Banguero Velasco, Rigoberto / Gruber, Valerie V. V. (2022). “Emancipatory Methodologies: Knowledge Production and (Re)existence of the Misak People in Colombia”, PACHA – Journal of Contemporary Studies of the Global South 3 (8), e21095

 Keywords: Indigenous Research Methods; Emancipation; Misak; Colombia. 

Abstract: Indigenous communities such as the Misak people in Colombia continue to struggle against the consequences of colonization and violence, but at the same time, they propose emancipatory methodologies of knowledge production. These practices towards epistemic justice are crucial to assure the (re)existence of indigenous peoples and their wisdom in Abya Yala. In this vein, our article sheds light on research methodologies rooted in Misak cosmogonies and processes to validate ancestral knowledge production. Through ethnographic and participatory action research in the indigenous reserve of Shura Manéla in the Colombian Cauca Department, we got insight into the spiral of persistent existence (espiral de pervivencia) and the law of origin of the Misak people.
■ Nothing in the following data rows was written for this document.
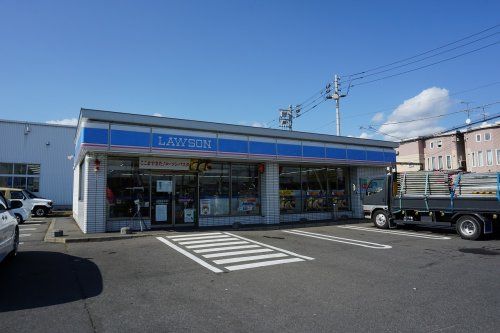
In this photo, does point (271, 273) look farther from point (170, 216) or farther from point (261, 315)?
point (170, 216)

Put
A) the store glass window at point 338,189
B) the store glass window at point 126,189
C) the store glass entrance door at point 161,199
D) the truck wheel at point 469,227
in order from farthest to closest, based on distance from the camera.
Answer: the store glass window at point 338,189
the store glass entrance door at point 161,199
the store glass window at point 126,189
the truck wheel at point 469,227

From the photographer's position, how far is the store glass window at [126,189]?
14.7 m

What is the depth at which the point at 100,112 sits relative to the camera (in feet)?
44.3

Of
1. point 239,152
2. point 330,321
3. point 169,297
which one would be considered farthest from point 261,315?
point 239,152

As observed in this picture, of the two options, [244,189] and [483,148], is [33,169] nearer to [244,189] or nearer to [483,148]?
[244,189]

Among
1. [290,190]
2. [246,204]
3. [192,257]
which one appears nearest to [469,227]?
[290,190]

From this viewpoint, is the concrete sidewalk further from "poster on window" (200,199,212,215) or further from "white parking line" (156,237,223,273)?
"white parking line" (156,237,223,273)

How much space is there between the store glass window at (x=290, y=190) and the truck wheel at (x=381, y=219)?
13.1ft

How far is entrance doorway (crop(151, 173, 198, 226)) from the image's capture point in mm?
15594

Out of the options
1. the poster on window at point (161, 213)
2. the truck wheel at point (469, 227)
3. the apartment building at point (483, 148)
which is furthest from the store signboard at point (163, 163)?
the apartment building at point (483, 148)

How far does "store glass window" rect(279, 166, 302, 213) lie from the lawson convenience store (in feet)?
0.17

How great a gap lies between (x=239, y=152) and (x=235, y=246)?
19.2 feet

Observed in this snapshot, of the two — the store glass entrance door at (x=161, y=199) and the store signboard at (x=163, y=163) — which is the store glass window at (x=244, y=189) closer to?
the store signboard at (x=163, y=163)

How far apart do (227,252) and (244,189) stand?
7.38 metres
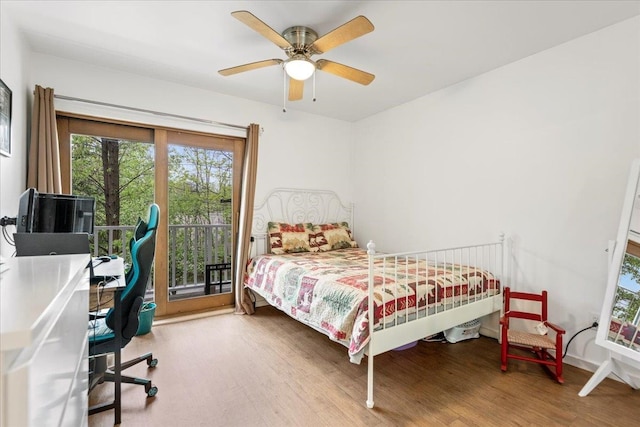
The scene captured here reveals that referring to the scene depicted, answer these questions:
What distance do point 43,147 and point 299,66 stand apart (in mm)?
2166

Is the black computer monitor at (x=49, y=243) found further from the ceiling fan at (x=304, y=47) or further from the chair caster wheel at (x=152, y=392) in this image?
the ceiling fan at (x=304, y=47)

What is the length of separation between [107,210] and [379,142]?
3.34 m

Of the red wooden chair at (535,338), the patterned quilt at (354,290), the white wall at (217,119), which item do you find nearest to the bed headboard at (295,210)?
the white wall at (217,119)

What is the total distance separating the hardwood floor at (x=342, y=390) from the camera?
1741mm

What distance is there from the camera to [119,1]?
1969 mm

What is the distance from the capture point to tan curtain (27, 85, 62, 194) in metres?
2.41

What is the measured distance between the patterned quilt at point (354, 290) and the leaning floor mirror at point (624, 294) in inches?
31.4

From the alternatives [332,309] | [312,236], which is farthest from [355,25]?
[312,236]

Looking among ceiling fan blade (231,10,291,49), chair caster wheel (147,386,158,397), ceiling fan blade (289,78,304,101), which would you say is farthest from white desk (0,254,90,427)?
ceiling fan blade (289,78,304,101)

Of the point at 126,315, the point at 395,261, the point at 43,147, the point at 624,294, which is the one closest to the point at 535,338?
the point at 624,294

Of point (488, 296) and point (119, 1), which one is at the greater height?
point (119, 1)

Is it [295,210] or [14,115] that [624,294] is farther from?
[14,115]

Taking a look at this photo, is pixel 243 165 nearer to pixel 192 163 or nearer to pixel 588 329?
pixel 192 163

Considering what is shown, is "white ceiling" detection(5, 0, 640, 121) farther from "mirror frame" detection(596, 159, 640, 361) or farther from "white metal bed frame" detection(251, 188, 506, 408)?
"white metal bed frame" detection(251, 188, 506, 408)
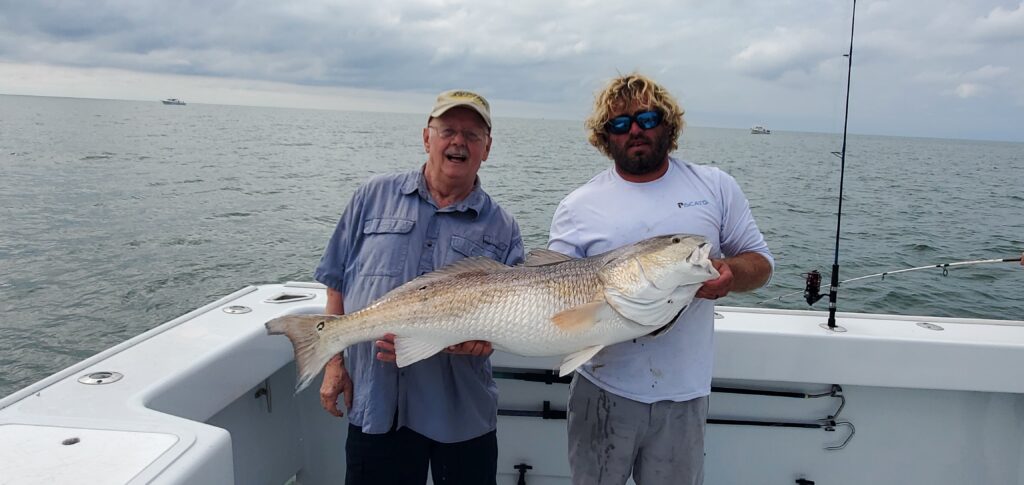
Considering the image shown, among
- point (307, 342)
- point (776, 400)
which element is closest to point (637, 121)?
point (307, 342)

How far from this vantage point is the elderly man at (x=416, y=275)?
2943 millimetres

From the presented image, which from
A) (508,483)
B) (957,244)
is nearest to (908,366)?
(508,483)

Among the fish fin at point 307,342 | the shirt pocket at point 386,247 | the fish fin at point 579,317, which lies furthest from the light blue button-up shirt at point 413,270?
the fish fin at point 579,317

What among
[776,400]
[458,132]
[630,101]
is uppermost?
[630,101]

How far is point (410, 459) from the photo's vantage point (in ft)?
9.80

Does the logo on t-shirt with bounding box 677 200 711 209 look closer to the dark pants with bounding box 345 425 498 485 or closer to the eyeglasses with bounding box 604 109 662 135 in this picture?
the eyeglasses with bounding box 604 109 662 135

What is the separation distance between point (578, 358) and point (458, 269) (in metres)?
0.65

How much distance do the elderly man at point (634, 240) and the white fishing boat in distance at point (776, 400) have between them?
32.1 inches

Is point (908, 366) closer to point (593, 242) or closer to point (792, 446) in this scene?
point (792, 446)

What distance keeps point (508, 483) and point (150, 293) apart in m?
9.13

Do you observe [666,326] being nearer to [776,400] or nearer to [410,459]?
[410,459]

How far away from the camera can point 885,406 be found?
12.6ft

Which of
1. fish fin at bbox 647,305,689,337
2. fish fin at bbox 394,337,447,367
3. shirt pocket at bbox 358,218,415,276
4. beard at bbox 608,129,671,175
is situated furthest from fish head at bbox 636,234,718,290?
shirt pocket at bbox 358,218,415,276

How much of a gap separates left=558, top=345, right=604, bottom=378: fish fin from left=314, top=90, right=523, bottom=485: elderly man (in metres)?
0.42
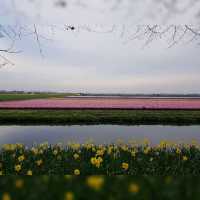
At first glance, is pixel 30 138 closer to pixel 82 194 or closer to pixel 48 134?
pixel 48 134

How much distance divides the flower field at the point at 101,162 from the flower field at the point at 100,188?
8.05 ft

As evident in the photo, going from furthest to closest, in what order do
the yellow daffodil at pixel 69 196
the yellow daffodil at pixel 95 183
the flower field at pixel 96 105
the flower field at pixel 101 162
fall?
the flower field at pixel 96 105
the flower field at pixel 101 162
the yellow daffodil at pixel 95 183
the yellow daffodil at pixel 69 196

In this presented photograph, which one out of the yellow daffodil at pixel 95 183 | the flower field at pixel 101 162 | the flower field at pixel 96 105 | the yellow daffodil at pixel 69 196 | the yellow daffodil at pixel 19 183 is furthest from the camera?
the flower field at pixel 96 105

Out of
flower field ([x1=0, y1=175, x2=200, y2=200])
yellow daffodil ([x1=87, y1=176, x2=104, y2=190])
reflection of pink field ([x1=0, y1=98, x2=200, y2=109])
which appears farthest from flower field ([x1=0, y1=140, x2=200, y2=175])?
reflection of pink field ([x1=0, y1=98, x2=200, y2=109])

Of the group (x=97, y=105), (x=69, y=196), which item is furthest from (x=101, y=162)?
(x=97, y=105)

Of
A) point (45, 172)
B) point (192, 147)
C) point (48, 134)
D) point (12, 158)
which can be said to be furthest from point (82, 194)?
point (48, 134)

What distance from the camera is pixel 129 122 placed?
1705cm

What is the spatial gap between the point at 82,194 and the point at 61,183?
289mm

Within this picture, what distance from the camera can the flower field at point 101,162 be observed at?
4.95 metres

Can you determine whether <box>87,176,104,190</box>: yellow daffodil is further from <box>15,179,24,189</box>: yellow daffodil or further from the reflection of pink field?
the reflection of pink field

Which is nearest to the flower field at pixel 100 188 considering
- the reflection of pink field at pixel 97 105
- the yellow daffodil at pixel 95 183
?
the yellow daffodil at pixel 95 183

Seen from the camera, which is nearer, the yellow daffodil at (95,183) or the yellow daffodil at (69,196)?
the yellow daffodil at (69,196)

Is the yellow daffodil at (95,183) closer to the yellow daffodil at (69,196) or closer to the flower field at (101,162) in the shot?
the yellow daffodil at (69,196)

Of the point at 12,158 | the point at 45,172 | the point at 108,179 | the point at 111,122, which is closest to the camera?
the point at 108,179
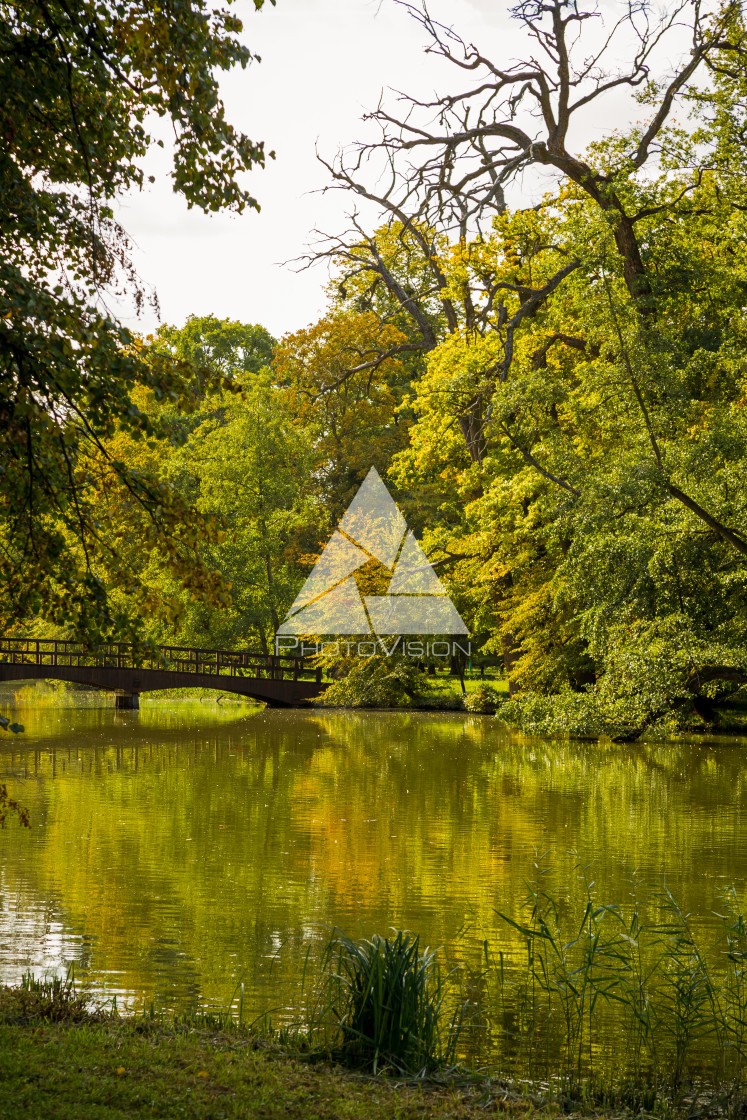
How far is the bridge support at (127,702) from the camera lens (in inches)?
1387

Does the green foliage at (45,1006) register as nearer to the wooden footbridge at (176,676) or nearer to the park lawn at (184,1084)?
the park lawn at (184,1084)

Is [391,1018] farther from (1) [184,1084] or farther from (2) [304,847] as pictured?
(2) [304,847]

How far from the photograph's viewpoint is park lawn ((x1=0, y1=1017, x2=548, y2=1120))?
3.90m

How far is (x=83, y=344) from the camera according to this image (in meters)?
5.00

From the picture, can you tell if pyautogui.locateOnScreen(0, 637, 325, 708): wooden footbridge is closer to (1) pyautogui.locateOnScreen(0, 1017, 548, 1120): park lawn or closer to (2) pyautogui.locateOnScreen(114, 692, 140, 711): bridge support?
(2) pyautogui.locateOnScreen(114, 692, 140, 711): bridge support

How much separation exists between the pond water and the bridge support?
14.1 m

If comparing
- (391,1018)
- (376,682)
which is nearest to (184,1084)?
(391,1018)

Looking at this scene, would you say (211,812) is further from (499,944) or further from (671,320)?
(671,320)

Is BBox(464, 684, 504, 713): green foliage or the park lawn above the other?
the park lawn

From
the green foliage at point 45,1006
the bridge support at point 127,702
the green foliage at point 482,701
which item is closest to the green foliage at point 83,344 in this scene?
the green foliage at point 45,1006

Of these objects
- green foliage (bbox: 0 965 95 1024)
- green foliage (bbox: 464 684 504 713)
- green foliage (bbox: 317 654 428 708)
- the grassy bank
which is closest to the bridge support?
green foliage (bbox: 317 654 428 708)

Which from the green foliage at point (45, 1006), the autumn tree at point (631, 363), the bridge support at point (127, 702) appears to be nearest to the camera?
the green foliage at point (45, 1006)

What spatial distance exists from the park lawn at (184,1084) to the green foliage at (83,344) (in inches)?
71.4

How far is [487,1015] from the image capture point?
5.73 metres
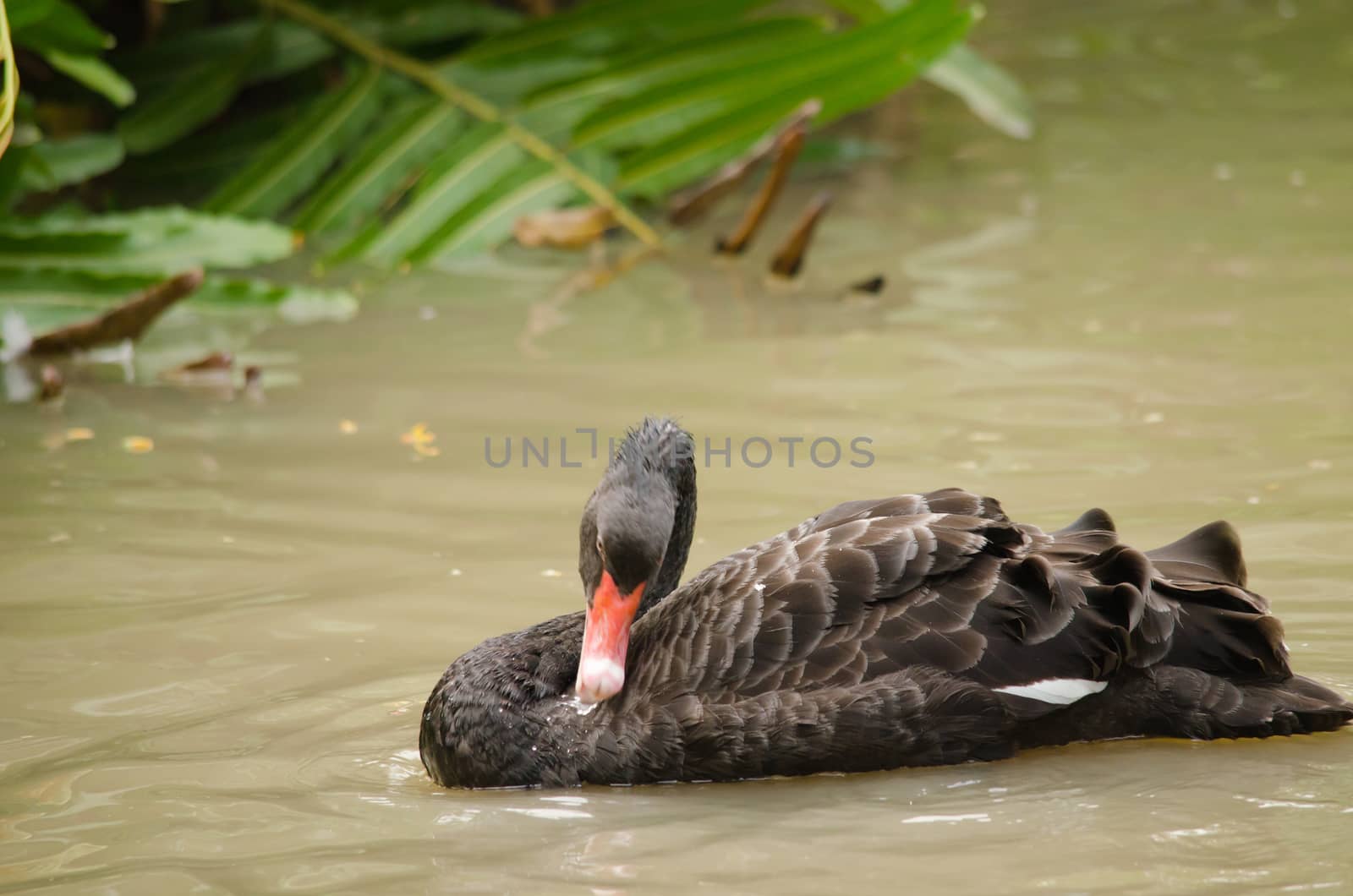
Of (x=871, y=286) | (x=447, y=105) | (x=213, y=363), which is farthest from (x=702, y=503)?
(x=447, y=105)

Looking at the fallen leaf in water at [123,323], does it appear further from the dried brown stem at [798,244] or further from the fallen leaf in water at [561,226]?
the dried brown stem at [798,244]

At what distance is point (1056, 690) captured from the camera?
3602mm

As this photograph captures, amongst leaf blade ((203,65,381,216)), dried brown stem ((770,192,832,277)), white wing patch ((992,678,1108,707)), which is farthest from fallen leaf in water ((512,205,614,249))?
white wing patch ((992,678,1108,707))

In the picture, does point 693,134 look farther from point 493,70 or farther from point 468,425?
point 468,425

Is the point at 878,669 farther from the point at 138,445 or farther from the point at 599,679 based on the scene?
the point at 138,445

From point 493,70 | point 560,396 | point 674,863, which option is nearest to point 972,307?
point 560,396

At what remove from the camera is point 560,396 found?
6.29 meters

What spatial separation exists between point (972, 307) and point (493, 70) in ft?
8.21

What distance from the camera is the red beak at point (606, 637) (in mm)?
3656

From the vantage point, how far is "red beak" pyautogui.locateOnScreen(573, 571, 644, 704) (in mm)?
3656

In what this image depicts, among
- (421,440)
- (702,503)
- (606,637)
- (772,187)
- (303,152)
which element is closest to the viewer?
(606,637)

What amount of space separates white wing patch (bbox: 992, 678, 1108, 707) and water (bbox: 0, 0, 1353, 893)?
0.16 meters

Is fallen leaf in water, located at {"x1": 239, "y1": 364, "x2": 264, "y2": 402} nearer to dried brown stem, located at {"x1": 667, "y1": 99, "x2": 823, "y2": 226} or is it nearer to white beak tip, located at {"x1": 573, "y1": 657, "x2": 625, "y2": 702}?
dried brown stem, located at {"x1": 667, "y1": 99, "x2": 823, "y2": 226}

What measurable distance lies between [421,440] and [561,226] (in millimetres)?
1979
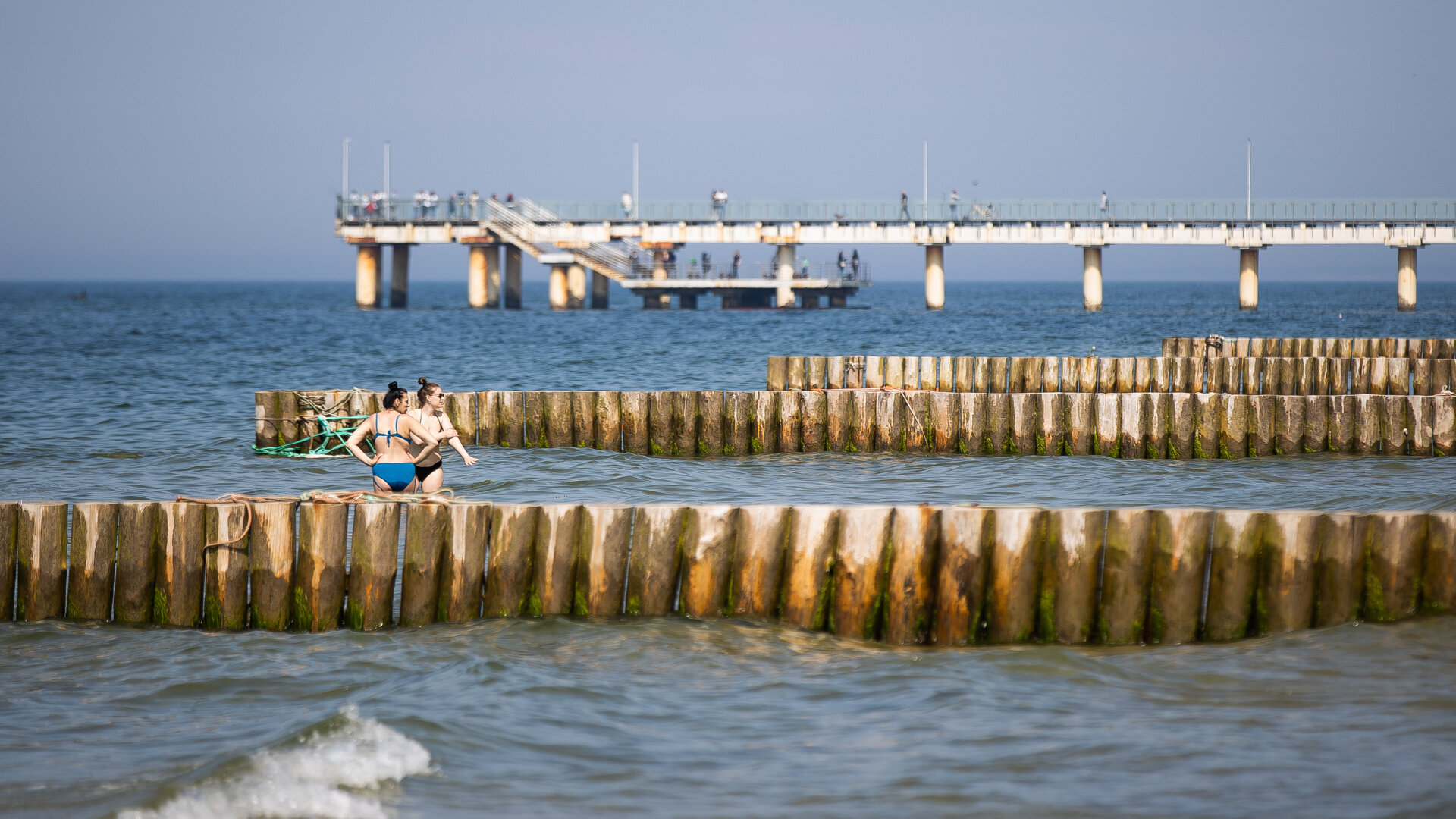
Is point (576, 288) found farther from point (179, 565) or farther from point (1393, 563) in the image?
point (1393, 563)

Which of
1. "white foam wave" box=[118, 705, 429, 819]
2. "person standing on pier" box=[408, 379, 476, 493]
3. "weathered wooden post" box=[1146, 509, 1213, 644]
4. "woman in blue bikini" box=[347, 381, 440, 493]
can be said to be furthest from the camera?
"person standing on pier" box=[408, 379, 476, 493]

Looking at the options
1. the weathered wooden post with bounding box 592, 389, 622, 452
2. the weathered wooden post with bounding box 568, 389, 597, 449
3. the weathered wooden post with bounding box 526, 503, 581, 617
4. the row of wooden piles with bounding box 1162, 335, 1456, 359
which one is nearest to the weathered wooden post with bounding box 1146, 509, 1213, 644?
the weathered wooden post with bounding box 526, 503, 581, 617

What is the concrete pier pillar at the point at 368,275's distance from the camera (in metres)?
91.9

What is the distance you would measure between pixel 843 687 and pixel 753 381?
89.7 feet

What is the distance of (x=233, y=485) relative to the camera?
17125 millimetres

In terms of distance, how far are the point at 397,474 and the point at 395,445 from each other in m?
0.29

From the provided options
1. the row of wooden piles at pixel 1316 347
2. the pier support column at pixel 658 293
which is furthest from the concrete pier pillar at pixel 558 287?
the row of wooden piles at pixel 1316 347

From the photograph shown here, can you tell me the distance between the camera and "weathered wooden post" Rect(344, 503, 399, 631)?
365 inches

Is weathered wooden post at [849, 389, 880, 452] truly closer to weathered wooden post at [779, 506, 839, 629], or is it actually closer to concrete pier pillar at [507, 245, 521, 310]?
weathered wooden post at [779, 506, 839, 629]

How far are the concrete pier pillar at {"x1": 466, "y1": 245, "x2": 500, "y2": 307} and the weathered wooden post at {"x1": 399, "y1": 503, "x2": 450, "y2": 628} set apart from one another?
3259 inches

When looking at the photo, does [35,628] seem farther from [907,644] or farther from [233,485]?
[233,485]

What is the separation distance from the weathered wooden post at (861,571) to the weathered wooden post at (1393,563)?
3.27 metres

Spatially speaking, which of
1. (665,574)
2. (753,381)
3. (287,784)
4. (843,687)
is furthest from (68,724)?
(753,381)

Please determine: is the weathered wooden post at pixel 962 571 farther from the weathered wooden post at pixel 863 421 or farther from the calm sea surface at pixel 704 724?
the weathered wooden post at pixel 863 421
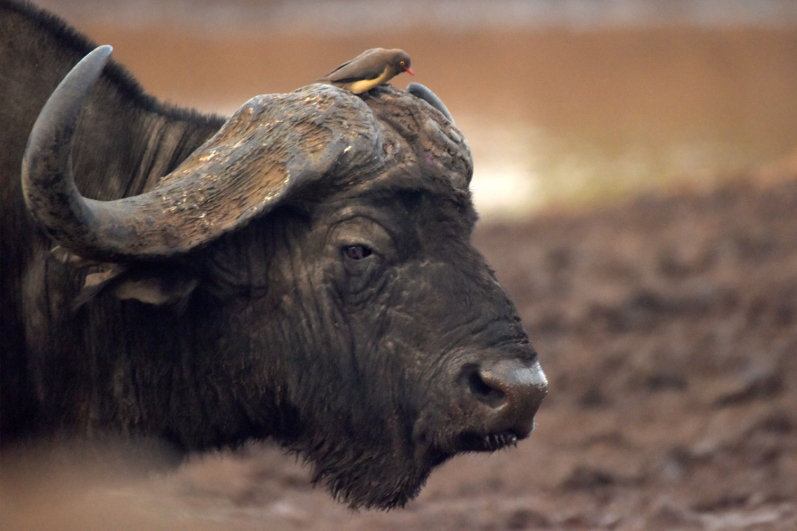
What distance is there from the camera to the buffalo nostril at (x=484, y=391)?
3193 mm

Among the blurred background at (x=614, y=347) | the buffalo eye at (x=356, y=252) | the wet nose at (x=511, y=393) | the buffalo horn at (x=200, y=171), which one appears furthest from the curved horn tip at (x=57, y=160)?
the wet nose at (x=511, y=393)

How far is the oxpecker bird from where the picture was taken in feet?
11.4

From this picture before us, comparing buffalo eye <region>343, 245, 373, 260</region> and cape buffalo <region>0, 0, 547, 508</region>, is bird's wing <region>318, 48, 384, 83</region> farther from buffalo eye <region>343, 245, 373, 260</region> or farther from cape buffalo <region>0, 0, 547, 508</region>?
buffalo eye <region>343, 245, 373, 260</region>

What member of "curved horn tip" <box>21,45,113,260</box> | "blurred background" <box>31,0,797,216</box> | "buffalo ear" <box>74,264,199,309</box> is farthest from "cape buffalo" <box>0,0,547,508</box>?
"blurred background" <box>31,0,797,216</box>

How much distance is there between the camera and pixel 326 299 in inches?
134

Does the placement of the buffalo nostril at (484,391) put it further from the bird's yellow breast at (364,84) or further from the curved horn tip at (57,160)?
the curved horn tip at (57,160)

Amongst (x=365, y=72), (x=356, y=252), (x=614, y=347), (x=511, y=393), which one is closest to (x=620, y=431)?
(x=614, y=347)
On this basis, we describe the Latá-Latá methodology reinvented by the community to recover their ancestral knowledge, and the Pachakiwa social cartography applied to depict their territorial relations. Moreover, we explain how collective validation processes work in practice. This serves to open up a transdisciplinary discussion on the potentials and the limitations of such vernacular research methodologies. We observe that healing from the trauma of colonization and inferiorization is a key driver of indigenous research processes. Therefore, developing further emancipatory methodologies based on equal subject-subject relations is an urgent task in the field of decoloniality. Learning from communities like the Misak is an invitation to become aware of the pluriversal complexity, listen to silenced sagacity, and find methods to pursue epistemic equality.